CSC 2547 Fall 2019: Learning to Search

Overview

In planning, search, active learning, programming, and approximate inference, we usually face a series of similar tasks. We can often generalize from the problems solved so far, or even combine parts of previous solutions to solve a new one. This course will survey foundational ideas, recent work, and applications in this area. Specifically, it will cover self-improving tree-search methods such as alphazero, meta-learning, hypernetworks, self-tuning gradient estimators, amortized inference, self-improving theorem provers, and planning in POMDPs. Evaluation will be based mainly on a project involving original research by the students. Students should already be familiar with the basics of machine learning such as linear algebra, optimization, and probability.

The class will have a major project component, and will be run in a similar manner to Learning Discrete Latent Structure

Prerequisites:

This course is designed to bring students to the current state of the art, so that ideally, their course projects can make a novel contribution. A previous course in machine learning such as CSC321, CSC411, CSC412, STA414, or ECE521 is strongly recommended. However, the only hard requirements are linear algebra, basic multivariate calculus, the basics of probability, and programming skills.

To check if you have the background for this course, try taking this Quiz. If more than half the questions are too difficult, you might want to put some extra work into preparation.

Where and When

Fall 2019
Instructor: David Duvenaud
Teaching Assistants: Shengyang Sun, Chris Cremer, Jonathan Lorraine
Email: learn.search.2547@gmail.com is accessible to instructor and TAs.
Location: Bahen room 1190
Time: Fridays, 1-3pm
Instructor Office hours: Mondays 3-4pm, in Pratt room 384
Piazza: https://piazza.com/class/jxdq4fwzvb656y

Why Learn To Search?

Active Learning and Exploration - Many problems require choosing which data would be most useful to acquire, or which experiment would be most useful to run. This can be viewed as a search problem: finding a sequential plan that can be expected to provide useful information by the end. Because we can adjust our plan after every action, we end up running many similar searches. Thus there is scope to gradually optimize our planning strategy.
Approximate Inference and Inverse Design - In many situations, we know what a good explanation or design would look like, but need to search through a large discrete set to find one. For example, given a molecule we can often predict the mass spectra of its fragments, or how well it would perform a task. However finding a molecule that matches a given requirement is a hard search problem, that might benefit from experience of finding matches for similar tasks.
Program generation - One of the hardest search tasks that humans regularly perform is programming, which can be viewed as a search for programs that meet a specification. One strategy for building large programs is to practice by building smaller programs to solve related problems. Programming is also a domain where one can often usefully re-use parts of other solutions.

Course Structure

Aside from the first two and last two lectures, each week a different group of students will present on a set of related papers covering an aspect of these methods. I’ll provide guidance to each group about the content of these presentations.

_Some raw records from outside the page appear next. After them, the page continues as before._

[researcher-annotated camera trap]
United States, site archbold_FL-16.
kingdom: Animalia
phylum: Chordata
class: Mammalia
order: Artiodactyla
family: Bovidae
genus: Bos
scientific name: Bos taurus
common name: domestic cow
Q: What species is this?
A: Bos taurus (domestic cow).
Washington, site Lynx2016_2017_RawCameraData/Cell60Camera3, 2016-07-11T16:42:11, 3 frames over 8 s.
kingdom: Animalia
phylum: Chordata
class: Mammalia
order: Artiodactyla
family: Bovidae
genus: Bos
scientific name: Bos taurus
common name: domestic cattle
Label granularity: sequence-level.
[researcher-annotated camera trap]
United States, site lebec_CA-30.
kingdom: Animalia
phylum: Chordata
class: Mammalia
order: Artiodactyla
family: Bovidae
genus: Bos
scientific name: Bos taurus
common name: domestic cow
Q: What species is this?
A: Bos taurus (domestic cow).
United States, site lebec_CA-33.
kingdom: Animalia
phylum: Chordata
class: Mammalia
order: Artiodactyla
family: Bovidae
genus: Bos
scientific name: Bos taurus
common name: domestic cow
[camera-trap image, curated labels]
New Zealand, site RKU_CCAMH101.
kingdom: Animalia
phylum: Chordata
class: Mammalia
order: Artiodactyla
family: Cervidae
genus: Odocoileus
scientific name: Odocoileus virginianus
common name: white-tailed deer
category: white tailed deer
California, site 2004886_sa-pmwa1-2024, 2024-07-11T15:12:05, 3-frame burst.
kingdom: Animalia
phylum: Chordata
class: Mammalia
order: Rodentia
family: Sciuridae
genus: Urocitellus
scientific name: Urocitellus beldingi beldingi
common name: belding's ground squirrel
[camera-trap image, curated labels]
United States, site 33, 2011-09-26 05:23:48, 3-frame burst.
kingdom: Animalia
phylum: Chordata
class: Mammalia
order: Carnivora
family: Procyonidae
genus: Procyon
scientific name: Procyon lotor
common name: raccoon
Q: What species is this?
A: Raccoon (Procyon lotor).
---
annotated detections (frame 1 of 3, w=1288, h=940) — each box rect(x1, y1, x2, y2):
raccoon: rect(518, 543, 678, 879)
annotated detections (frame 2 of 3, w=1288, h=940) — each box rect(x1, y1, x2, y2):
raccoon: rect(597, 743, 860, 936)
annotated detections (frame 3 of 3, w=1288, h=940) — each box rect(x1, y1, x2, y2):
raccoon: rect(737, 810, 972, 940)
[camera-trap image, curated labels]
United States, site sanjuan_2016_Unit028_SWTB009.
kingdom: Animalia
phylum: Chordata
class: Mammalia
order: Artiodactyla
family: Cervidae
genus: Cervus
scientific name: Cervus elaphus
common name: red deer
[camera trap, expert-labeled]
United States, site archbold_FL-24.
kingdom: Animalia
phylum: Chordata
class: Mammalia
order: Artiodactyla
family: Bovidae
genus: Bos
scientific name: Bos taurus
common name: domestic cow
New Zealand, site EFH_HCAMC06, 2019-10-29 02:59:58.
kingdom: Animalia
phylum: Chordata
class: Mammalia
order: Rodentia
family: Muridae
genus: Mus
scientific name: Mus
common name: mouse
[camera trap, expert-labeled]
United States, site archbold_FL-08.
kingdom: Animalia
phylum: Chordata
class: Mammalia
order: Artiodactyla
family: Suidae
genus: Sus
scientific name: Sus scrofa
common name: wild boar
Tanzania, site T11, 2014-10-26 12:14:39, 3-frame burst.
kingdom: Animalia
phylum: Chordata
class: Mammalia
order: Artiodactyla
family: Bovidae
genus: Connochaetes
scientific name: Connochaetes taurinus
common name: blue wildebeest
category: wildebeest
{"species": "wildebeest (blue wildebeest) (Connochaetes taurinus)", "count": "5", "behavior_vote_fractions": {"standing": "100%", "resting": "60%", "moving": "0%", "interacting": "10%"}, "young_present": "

In-class discussion will center around understanding the strengths and weaknesses of these methods, their relationships, possible extensions, and experiments that might better illuminate their properties.

The hope is that these discussions will lead to actual research papers, or resources that will help others understand these approaches.

Grades will be based on:

[15%] One assignment, due Oct 3, to be handed in through MarkUs.
- Tex imsart.cls imsart.sty macros.tex
[15%] Class presentations. Rubric
[15%] Project proposal, due Oct 17th. Rubric
[15%] Project presentations, November 22nd and 29th. Rubric
[40%] Project report and code, due Dec 18th. Rubric

Project

Students can work on projects individually, or in groups of up to four. The grade will depend on the ideas, how well you present them in the report, how clearly you position your work relative to existing literature, how illuminating your experiments are, and well-supported your conclusions are. Full marks will require a novel contribution.

Each group of students will write a short (around 2 pages) research project proposal, which ideally will be structured similarly to a standard paper. It should include a description of a minimum viable project, some nice-to-haves if time allows, and a short review of related work. You don’t have to do what your project proposal says - the point of the proposal is mainly to have a plan and to make it easy for me to give you feedback.

Towards the end of the course everyone will present their project in a short, roughly 5 minute, presentation.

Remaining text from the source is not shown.